Peggy jerks, stomps the brake hard. I pop up to see. A silver sedan circles counterclockwise in front of us. It's moving forward and spinning at the same time at about 40 mph. Amazingly - and so far - it stays in its own lane. We're getting closer.
Peggy pumps the brakes again, then again. Our speed is cut in half. But more than anything we want to stop. We roll closer to the spinning car, close enough to see the head and face of the man driving it. He's alone. This is revealed from all angles during the car's spin-around in the same way a stage magician will show you the emptiness of a box on rollers. We're now 20 feet from the car. It looks like we'll be able to ease past him. Then the unhinged carnival ride spirals into our lane.
"We're going to be all right" are the only words I remember hearing. Peggy says this. I look. Her face is full of fight, and I believe her. But when I look back to the problem I feel less sure. We're going to hit him, and who knows what's going on behind us?
Another pump of the brakes. Peggy wheels us from the center lane over to the far right. The spinning car disappears to our left. We've missed him head-on, but we're too close to avoid contact in the middle or in the tail end of our van. Over the next seconds, as we straighten out, nothing. Still nothing. It's over.

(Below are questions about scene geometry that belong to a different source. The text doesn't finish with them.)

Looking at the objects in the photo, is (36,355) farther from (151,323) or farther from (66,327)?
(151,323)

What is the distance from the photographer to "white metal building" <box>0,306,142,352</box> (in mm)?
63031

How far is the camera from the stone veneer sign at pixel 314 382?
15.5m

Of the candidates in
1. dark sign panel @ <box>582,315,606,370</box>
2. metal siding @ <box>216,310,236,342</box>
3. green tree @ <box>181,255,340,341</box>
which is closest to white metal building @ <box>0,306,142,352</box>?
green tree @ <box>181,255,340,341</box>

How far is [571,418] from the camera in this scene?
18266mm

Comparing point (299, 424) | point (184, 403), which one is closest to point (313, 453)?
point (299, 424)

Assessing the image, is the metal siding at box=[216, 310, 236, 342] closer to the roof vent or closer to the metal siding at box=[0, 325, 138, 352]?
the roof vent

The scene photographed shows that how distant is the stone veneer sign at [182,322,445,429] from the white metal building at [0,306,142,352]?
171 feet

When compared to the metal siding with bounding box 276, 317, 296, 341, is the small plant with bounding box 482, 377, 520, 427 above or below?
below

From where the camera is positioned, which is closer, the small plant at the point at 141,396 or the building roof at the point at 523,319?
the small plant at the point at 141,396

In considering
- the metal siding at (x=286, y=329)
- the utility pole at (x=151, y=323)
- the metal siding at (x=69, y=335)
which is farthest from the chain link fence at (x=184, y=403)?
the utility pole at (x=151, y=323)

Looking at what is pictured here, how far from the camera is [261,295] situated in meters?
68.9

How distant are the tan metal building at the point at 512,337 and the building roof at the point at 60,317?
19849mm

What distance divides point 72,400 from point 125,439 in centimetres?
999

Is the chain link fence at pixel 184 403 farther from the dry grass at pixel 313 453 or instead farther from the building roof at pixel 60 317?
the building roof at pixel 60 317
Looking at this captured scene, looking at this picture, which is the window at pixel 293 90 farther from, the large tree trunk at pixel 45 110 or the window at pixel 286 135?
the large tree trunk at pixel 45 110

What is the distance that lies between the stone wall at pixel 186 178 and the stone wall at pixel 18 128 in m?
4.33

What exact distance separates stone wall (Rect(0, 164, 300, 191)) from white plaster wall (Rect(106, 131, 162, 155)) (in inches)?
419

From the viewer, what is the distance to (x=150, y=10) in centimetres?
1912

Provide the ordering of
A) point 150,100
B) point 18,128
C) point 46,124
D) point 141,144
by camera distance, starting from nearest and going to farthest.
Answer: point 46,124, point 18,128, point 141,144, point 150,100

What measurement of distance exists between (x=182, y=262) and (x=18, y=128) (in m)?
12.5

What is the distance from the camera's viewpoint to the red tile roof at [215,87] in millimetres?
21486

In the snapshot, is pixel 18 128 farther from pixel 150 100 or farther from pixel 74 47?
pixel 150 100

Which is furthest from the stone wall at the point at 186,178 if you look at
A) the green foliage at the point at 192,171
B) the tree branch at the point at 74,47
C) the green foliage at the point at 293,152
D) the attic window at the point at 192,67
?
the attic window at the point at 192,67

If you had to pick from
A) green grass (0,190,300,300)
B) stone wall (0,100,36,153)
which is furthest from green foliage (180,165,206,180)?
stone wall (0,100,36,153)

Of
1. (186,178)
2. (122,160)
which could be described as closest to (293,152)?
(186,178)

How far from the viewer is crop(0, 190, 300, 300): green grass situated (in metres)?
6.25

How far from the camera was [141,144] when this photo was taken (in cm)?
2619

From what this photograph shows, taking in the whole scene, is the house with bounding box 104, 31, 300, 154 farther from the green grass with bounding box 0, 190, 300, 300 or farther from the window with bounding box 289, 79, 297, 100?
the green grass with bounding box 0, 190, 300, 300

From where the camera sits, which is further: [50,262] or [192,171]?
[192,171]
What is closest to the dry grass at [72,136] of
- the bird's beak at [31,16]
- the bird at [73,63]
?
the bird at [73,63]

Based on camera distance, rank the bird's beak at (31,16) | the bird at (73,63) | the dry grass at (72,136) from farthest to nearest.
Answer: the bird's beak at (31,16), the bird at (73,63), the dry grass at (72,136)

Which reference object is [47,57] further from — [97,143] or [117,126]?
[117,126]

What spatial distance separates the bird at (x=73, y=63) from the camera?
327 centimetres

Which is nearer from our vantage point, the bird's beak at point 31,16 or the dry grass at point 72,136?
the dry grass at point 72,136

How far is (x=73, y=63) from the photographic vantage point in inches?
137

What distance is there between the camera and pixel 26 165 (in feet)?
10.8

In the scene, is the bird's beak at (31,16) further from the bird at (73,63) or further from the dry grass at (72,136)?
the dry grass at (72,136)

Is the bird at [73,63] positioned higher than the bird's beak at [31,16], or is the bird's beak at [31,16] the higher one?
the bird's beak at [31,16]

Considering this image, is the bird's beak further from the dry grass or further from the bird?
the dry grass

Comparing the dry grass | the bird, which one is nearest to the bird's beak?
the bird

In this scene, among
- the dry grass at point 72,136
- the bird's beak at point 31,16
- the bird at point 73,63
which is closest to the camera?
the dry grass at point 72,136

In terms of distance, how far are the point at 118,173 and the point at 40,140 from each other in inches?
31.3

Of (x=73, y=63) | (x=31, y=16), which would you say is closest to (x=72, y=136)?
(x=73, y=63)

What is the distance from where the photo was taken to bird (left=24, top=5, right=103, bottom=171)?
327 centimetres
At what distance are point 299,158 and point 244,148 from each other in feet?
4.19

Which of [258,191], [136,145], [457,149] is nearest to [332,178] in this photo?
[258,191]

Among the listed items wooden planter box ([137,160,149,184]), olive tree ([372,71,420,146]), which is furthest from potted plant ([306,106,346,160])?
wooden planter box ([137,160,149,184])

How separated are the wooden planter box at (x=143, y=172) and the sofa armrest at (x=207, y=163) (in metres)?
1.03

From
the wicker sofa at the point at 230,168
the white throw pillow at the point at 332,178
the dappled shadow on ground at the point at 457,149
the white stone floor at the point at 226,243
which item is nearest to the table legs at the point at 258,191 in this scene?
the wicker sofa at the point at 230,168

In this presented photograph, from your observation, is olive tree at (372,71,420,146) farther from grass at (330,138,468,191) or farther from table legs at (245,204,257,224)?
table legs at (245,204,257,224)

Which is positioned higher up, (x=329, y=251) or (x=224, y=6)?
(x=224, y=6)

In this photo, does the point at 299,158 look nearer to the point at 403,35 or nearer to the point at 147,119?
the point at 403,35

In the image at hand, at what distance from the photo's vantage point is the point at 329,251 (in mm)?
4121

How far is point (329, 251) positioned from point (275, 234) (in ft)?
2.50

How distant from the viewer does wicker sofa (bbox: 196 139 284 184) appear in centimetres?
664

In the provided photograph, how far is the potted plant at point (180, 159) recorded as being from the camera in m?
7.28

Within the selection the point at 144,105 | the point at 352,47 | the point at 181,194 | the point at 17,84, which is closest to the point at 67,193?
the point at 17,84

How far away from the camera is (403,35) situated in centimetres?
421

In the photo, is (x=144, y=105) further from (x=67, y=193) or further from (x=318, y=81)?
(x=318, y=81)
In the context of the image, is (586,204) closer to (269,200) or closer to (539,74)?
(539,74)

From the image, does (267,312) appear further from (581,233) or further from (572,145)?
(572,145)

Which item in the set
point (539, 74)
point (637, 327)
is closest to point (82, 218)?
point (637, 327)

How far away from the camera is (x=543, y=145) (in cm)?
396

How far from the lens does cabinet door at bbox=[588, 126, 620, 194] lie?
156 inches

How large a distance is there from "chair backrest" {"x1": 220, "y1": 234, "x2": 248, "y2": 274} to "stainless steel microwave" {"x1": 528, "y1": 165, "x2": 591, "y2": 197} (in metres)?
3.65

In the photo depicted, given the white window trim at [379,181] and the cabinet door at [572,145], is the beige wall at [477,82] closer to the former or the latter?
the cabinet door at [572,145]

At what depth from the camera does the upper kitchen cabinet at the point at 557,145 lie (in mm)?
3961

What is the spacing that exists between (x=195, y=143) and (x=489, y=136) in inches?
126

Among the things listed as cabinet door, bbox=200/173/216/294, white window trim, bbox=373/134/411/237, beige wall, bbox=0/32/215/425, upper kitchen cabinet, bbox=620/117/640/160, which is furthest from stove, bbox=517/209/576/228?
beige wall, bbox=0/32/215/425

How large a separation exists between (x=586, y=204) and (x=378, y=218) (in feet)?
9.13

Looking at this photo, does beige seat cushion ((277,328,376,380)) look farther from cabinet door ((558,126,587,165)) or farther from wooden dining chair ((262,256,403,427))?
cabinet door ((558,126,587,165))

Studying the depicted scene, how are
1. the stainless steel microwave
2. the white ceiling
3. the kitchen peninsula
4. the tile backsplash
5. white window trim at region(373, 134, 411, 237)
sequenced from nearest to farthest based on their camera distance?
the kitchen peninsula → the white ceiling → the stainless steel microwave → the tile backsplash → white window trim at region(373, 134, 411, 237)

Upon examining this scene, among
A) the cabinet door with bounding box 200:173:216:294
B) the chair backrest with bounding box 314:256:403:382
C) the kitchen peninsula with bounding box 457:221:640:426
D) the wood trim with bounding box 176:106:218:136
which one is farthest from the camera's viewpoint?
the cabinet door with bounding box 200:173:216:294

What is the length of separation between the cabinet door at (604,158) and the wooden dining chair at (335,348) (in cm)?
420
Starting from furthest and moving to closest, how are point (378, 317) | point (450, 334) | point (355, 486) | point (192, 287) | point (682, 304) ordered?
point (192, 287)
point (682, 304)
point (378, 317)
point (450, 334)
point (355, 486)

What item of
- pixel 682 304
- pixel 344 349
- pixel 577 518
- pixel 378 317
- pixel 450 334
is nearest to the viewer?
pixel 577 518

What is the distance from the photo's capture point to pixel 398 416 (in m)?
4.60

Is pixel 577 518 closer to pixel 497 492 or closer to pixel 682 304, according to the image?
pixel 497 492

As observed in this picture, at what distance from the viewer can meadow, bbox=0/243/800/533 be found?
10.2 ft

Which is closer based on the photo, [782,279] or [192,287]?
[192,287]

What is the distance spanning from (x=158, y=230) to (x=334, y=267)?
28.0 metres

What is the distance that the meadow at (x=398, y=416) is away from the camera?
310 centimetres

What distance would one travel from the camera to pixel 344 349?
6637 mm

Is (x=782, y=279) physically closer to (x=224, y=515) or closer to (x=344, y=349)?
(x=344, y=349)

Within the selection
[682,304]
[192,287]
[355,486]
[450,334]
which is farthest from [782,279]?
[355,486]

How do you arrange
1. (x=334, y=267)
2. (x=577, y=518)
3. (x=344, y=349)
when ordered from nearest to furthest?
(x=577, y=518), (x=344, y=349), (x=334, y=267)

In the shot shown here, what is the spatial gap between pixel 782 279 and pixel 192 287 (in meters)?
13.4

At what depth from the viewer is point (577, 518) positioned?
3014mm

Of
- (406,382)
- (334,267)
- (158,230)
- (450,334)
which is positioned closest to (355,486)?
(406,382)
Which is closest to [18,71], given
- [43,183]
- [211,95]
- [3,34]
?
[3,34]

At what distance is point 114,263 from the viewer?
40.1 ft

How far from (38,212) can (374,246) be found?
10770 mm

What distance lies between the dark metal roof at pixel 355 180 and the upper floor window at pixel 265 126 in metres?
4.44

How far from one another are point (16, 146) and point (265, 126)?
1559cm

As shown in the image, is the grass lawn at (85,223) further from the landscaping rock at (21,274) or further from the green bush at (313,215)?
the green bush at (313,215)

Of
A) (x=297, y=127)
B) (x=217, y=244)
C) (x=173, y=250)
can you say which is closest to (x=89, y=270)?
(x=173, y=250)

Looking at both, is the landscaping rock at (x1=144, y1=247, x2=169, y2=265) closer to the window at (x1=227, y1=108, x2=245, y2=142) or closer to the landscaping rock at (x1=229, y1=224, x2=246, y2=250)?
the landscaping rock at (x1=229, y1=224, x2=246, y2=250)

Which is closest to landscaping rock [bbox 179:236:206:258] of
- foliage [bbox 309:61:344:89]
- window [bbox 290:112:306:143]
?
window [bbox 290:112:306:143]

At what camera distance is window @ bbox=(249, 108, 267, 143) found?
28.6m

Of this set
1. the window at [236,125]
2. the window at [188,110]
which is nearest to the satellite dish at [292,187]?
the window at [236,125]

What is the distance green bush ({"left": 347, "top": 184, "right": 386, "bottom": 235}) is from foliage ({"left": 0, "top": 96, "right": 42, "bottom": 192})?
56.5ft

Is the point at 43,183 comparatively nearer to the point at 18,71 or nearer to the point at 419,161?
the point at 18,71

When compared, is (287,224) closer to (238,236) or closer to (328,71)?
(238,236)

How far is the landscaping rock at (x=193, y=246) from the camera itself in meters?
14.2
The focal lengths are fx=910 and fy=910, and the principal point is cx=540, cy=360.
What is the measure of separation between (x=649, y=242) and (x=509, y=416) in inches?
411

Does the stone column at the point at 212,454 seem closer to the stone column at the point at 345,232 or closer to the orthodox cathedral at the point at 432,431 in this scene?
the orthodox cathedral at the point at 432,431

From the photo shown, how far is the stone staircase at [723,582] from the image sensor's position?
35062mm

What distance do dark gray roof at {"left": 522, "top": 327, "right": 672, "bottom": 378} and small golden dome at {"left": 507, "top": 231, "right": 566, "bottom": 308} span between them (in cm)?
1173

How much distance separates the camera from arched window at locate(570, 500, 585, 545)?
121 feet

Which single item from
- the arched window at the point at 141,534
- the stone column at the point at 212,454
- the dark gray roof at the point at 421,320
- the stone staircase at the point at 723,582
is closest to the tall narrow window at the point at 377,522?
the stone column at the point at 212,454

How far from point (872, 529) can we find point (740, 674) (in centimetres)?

"Oh my God!" says Maggie. "Did that just happen?" We turn around to see where the guy went. The answer is concealed by the curtains of swirling snow.
Ten of Peggy's mom's 16 grandchildren have made the trip. All six of Peggy's siblings are there, the first time that's been pulled off in several years. The kids exchange gifts. A young sports-fan cousin unwraps a framed portrait of a pro baseball player. Another, a picture of a pro footballer. Our 16-year-old Riley looks at me with a smile and says, "I'm going to be crushed if I don't get a portrait of the 2009 Caber Toss Champion." Riley, of course, has no interest in the venerable Scottish tree-trunk-pitching event.
We laugh and sing and eat, then eat some more. The snow continues to fall, and Peggy takes a group of kids out to the yard for a snowball fight. Then cookies and more music. Soon pieces of families, including my own, disappear up steps and down into the basement rooms to go to sleep for the night. I stay up late playing guitar with two of Peggy's brothers.
I undress in the dark. It's quiet. Only the sounds of Peggy, Maggie and Riley breathing. A Dylan lyric none of us could remember pops into my head, and I almost return downstairs to share it. Instead, I lie on the mattress made up for me on the floor.
I close my eyes. The silver car spins from out of the dark into view. I had nearly forgotten. Who is the man in it? Is he okay? Where was he going?
New questions line up, one behind the other and call out in turn, a confused chorus. How did we miss him? What if there was a car in the lane when we swerved? How is it that we're safe tonight when we came so close? Why were we so fortunate?
I open my eyes. The car is gone. The dark room offers no answers. I turn on my side and stare at my sleeping son for a long while, until my eyes can no longer stay open.